Lotus

A profiling tool for the preprocessing stage of machine learning pipelines

We introduce Lotus, a profiling tool for machine learning (ML) preprocessing pipelines defined using PyTorch's DataLoader.

Lotus is an easy-to-use, low overhead, and visualization-ready profiler specialized for the widely used PyTorch DataLoader preprocessing library.

News:

[Nov 2024] [Slides] Talk - Leveraging Lotus to evaluate CPU SKUs for AI/ML servers @ HotInfra 2024 (co-located with SOSP'24)
[Oct 2024] [Slides] Talk - Lotus presented to Intel Processor Architecture Research (PAR) Lab
[Sep 2024] [PDF] Paper - Lotus accepted to HotInfra 2024 (co-located with SOSP'24)!
[Sep 2024] [Slides] Talk - Lotus: Evaluate your ML preprocessing pipelines at framework and CPU arch-level @ IISWC 2024!
[Aug 2024] Lotus won a 🏆 Best Paper Nomination in IISWC 2024!
[Aug 2024] Lotus artifact won Available, Reviewed, and Reproduced badges according to IEEE Badges!
[Jul 2024] [PDF] Paper - Lotus accepted to IISWC 2024!

Quick links

About Lotus
Cite Lotus
Replicate IISWC24 paper experiments
Get Lotus
Use Lotus
Concrete examples
- Example for LotusTrace
- Example for LotusMap
Limitations of Lotus
Acknowledgment
License
Contact

About Lotus

Lotus employs two novel approaches:

LotusTrace - An instrumentation methodology for the PyTorch library, which enables fine-grained elapsed time profiling with minimal time and storage overheads.
LotusMap - A mapping methodology to reconstruct a mapping between Python functions and the underlying C++ functions they call, effectively linking high-level Python functions with low-level hardware counters.

Above combination is powerful as it allows enables users to better reason about their pipeline’s performance, both at the level of preprocessing operations and their performance on hardware resource usage.

Cite Lotus

@INPROCEEDINGS{lotus-iiswc24,
 title={{Lotus: Characterization of Machine Learning Preprocessing Pipelines via Framework and Hardware Profiling}}, 
 author={Bachkaniwala, Rajveer and Lanka, Harshith and Rong, Kexin and Gavrilovska, Ada},
 booktitle={2024 IEEE International Symposium on Workload Characterization (IISWC)},
 year={2024}
}

@INPROCEEDINGS{lotus-hotinfra24,
 title={{Lotus: Characterize Architecture Level CPU-based Preprocessing in Machine Learning Pipelines}}, 
 author={Bachkaniwala, Rajveer and Lanka, Harshith and Rong, Kexin and Gavrilovska, Ada},
 booktitle={The 2nd Workshop on Hot Topics in System Infrastructure (HotInfra’24), co-located with SOSP’24, November 3, 2024, Austin, TX, USA},
 year={2024}
}

Replicate IISWC24 paper experiments

For replicating the key experiments in our paper presented at the 2024 IEEE International Symposium on Workload Characterization (IISWC'24), refer to the SETUP.md and REPLICATE.md files.
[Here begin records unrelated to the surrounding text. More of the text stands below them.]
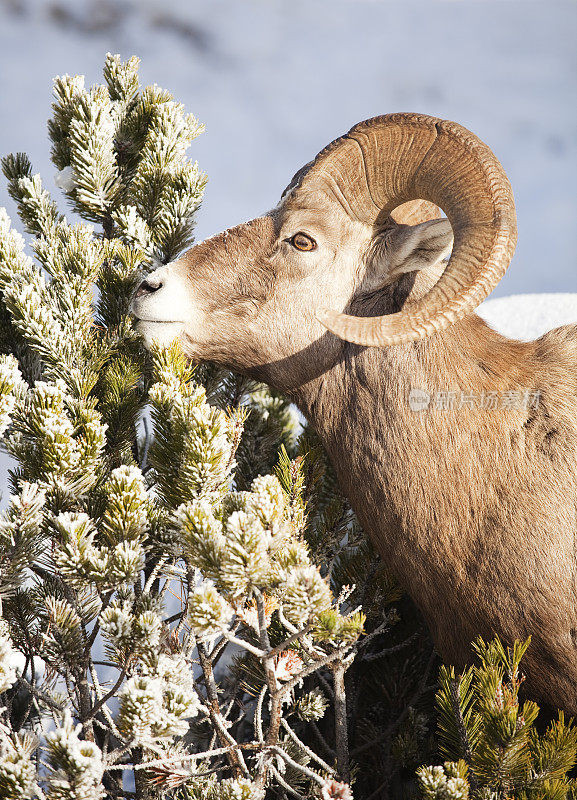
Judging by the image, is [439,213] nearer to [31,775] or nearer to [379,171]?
[379,171]

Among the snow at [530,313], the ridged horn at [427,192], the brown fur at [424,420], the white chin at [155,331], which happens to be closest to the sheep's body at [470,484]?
the brown fur at [424,420]

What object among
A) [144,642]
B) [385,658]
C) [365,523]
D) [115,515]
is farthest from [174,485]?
[385,658]

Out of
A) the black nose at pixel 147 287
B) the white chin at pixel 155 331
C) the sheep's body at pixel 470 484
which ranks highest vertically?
the black nose at pixel 147 287

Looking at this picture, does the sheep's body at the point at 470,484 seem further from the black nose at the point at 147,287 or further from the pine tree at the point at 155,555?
the black nose at the point at 147,287

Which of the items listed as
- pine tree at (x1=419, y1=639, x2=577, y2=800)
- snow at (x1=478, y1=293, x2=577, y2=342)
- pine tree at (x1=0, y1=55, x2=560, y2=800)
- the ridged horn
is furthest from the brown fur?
snow at (x1=478, y1=293, x2=577, y2=342)

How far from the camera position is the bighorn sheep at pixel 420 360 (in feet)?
6.65

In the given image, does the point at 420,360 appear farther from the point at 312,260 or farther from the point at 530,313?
the point at 530,313

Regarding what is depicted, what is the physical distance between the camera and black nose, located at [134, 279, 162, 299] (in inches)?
89.8

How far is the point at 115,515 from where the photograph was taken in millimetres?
1637

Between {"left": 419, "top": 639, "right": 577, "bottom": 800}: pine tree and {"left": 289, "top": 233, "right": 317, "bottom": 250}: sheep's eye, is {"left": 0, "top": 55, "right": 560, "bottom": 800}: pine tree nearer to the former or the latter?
{"left": 419, "top": 639, "right": 577, "bottom": 800}: pine tree

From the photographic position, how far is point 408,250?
2316 mm

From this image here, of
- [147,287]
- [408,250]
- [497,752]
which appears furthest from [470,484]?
[147,287]

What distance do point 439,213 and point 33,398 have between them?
69.0 inches

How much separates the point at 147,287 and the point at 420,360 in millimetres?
995
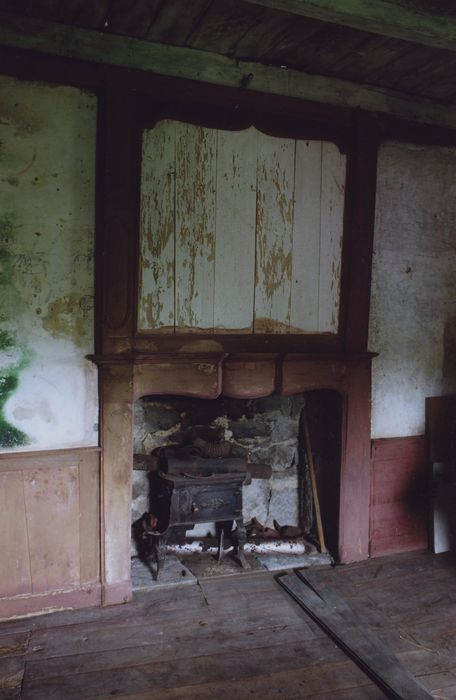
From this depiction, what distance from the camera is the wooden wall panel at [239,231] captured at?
319cm

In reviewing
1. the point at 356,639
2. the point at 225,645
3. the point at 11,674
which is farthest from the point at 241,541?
the point at 11,674

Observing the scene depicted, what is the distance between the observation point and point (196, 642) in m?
2.82

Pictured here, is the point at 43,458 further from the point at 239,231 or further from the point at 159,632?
the point at 239,231

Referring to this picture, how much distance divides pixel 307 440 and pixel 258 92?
2.40 m

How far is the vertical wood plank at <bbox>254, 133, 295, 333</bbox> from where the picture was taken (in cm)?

You can also refer to the appendix of our paper.

How to get Lotus

Clone this repository

Get submodules:

git submodule update --init --recursive

Create a conda environment

conda create -n Lotus python=3.10
conda activate Lotus

Install Intel VTune from here and activate it as Intel descsribes.
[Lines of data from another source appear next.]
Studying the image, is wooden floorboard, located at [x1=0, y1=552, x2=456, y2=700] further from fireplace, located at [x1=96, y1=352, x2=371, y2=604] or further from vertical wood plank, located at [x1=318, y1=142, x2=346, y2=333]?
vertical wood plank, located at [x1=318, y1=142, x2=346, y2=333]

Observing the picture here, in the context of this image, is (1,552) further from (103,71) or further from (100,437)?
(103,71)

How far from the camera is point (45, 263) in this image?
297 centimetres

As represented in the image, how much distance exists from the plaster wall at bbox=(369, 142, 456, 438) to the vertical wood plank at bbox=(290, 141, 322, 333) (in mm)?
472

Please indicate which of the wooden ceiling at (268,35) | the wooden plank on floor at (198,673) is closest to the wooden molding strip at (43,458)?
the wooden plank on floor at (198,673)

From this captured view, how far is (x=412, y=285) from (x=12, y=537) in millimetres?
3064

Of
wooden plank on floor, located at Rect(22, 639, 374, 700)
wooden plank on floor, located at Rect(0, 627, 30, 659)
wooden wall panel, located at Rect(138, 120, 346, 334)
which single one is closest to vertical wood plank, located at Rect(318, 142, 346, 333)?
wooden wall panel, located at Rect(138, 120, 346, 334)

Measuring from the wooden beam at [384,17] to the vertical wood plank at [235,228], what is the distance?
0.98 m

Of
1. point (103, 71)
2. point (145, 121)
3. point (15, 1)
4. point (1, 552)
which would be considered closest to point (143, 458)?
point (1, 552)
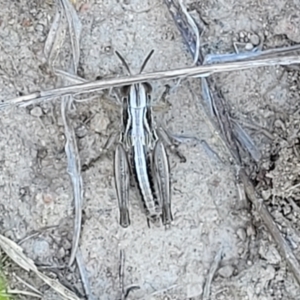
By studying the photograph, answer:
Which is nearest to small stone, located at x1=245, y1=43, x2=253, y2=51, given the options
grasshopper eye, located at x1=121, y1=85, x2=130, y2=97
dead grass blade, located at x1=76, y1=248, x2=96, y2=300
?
grasshopper eye, located at x1=121, y1=85, x2=130, y2=97


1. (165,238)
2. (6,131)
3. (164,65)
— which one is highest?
(164,65)

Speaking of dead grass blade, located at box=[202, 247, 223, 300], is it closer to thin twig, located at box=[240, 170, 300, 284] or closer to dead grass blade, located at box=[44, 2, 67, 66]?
thin twig, located at box=[240, 170, 300, 284]

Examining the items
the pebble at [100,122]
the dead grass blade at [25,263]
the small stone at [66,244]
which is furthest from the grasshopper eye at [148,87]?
the dead grass blade at [25,263]

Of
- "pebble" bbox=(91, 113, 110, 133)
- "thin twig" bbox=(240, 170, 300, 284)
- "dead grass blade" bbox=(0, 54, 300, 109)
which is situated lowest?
"thin twig" bbox=(240, 170, 300, 284)

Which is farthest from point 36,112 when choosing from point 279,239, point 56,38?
point 279,239

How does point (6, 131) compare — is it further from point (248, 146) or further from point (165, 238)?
point (248, 146)

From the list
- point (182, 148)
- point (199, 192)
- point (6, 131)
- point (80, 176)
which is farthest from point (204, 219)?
point (6, 131)

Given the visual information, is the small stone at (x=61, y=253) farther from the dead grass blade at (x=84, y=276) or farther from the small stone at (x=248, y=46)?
the small stone at (x=248, y=46)
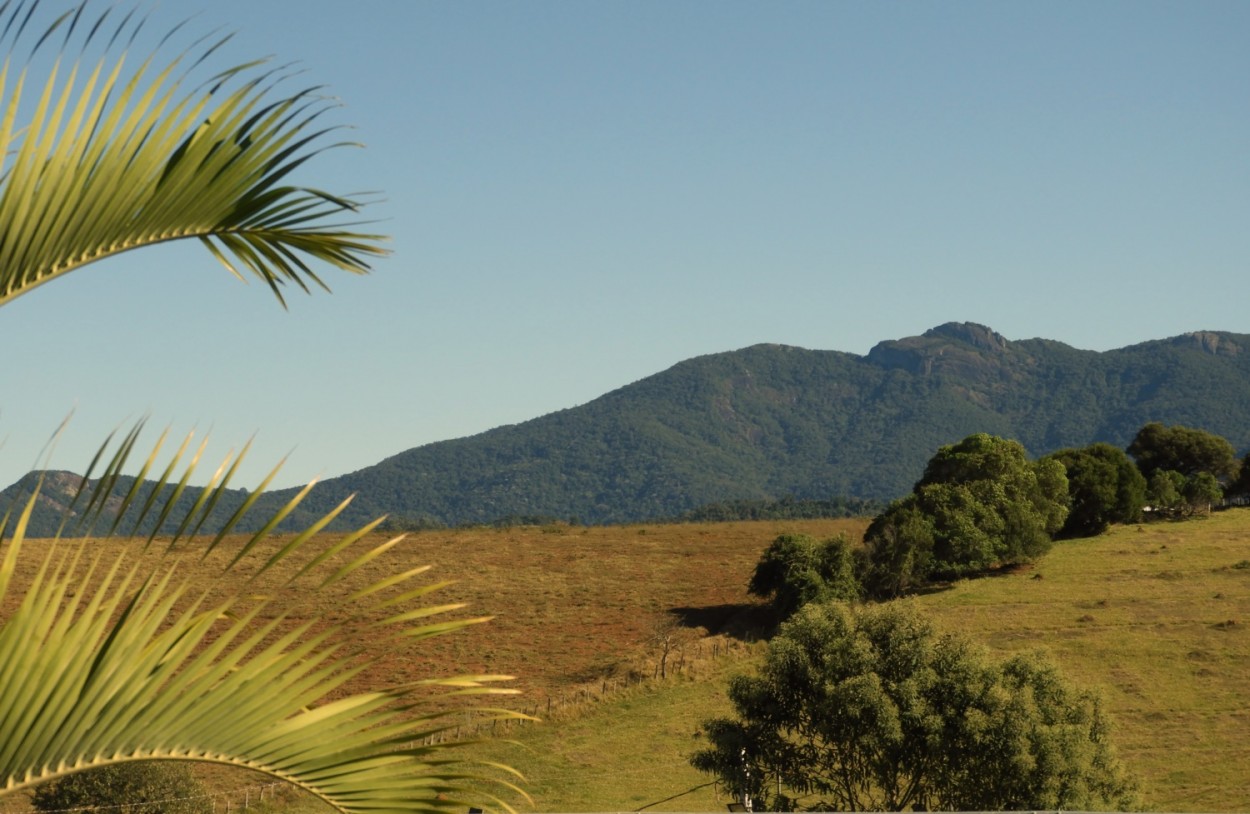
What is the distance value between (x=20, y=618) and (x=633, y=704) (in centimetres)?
5078

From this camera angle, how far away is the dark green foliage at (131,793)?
3042cm

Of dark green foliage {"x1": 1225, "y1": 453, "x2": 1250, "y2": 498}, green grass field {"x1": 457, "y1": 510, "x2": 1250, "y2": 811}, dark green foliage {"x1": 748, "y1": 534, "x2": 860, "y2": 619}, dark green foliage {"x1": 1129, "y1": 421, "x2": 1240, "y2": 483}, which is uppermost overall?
dark green foliage {"x1": 1129, "y1": 421, "x2": 1240, "y2": 483}

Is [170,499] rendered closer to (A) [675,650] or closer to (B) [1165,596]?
(A) [675,650]

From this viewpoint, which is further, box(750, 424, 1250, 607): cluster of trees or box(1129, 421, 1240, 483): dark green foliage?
box(1129, 421, 1240, 483): dark green foliage

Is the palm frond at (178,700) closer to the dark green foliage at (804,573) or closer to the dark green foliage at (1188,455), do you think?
the dark green foliage at (804,573)

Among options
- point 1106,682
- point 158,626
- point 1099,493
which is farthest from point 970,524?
point 158,626

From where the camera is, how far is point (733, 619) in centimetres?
6931

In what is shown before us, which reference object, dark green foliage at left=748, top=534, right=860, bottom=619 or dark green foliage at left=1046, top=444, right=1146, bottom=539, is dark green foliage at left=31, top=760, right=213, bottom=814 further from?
dark green foliage at left=1046, top=444, right=1146, bottom=539

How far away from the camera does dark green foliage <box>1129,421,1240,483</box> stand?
350 feet

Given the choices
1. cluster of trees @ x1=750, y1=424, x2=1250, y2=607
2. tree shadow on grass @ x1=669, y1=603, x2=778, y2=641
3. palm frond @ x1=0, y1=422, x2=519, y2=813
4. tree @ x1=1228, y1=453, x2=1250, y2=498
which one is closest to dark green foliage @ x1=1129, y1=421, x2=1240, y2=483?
tree @ x1=1228, y1=453, x2=1250, y2=498

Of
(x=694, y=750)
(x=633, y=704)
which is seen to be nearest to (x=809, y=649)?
(x=694, y=750)

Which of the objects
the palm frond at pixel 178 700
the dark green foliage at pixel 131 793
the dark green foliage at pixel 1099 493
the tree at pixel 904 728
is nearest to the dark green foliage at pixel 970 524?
the dark green foliage at pixel 1099 493

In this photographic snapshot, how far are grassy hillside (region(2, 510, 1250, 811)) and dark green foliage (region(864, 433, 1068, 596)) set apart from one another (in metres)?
1.66

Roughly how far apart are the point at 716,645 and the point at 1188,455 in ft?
203
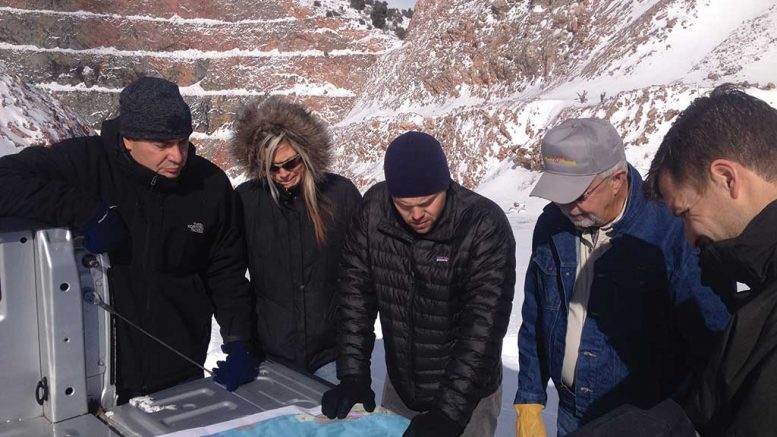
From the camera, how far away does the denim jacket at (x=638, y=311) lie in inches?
79.3

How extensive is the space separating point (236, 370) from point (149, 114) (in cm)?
87

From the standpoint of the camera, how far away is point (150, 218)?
2211mm

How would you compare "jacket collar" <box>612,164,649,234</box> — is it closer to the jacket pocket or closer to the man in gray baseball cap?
the man in gray baseball cap

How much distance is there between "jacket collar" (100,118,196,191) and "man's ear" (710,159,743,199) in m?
1.66

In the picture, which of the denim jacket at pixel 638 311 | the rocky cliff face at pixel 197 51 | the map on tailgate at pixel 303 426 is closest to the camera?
the map on tailgate at pixel 303 426

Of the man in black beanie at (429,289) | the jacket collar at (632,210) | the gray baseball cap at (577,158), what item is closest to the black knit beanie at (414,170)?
the man in black beanie at (429,289)

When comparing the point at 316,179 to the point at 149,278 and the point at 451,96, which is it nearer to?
the point at 149,278

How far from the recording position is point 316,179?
2738mm

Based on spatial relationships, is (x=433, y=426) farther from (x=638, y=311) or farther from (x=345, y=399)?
(x=638, y=311)

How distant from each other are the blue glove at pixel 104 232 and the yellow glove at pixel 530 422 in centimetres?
150

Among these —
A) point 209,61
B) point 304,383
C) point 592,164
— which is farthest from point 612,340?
point 209,61

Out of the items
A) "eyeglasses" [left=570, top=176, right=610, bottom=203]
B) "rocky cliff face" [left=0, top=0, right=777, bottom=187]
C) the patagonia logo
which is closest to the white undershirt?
"eyeglasses" [left=570, top=176, right=610, bottom=203]

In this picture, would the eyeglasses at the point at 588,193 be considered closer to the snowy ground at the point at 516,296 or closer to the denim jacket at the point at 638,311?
the denim jacket at the point at 638,311

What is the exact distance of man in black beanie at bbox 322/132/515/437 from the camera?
214 centimetres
Note: we used Intel(R) VTune(TM) Profiler 2023.2.0 (build 626047)
Install AMD uProf from here

Note: we used AMDuProfCLI Version 4.0.341.0
Install CUDA 11.8 from here and CuDNN 8.7.0 from here
Follow the LotusTrace build instructions in code/LotusTrace/README.md
Follow the itt-python build instructions in code/itt-python/README.md
Follow the amduprofile-python build instructions in code/amdprofilecontrol-python/README.md
That's it!

Use Lotus

How to use LotusTrace

LotusTrace can be enabled by simply passing a custom_log_file to be used by LotusTrace using keywords log_transform_elapsed_time and log_file as shown below:

import torchvision.transforms as transforms
import torchvision.datasets as datasets
custom_log_file = <To use our instrumentation>
train_dataset = datasets.ImageFolder(
    traindir,
    transforms.Compose([
        transforms.RandomResizedCrop(224),
        transforms.RandomHorizontalFlip(),
        transforms.ToTensor(),
        transforms.Normalize(mean=[0.485, 0.456, 0.406],
                std=[0.229, 0.224, 0.225])
    ], log_transform_elapsed_time=custom_log_file), 
    log_file=custom_log_file
)
train_loader = torch.utils.data.DataLoader(
    train_dataset,
    batch_size=args.batch_size,
    shuffle=(train_sampler is None) and args.shuffle,
    num_workers=args.workers,
    pin_memory=True,
    sampler=train_sampler,
)

But, what if you have a custom dataset?

We do support LotusTrace for custom datasets as well check below instance:

import torchvision.transforms as transforms
log_file = <To use our instrumentation>
transforms = transforms.Compose([
  op1(), op2(), op3(), op4()], 
  log_transform_elapsed_time=log_file)
class CustomDataset:
  def __init__(self, log_file = None, transforms):
    ...
    self.log_file = log_file # If None, then no logging
    self.transforms = transforms # A Compose object
    ...
  def __getitem__(self, index):
    ...
    data,label = self.transforms(index) # Calls Compose's __call__()
    ...
    return data, label
dataset = CustomDataset(log_file = log_file, transforms = transforms)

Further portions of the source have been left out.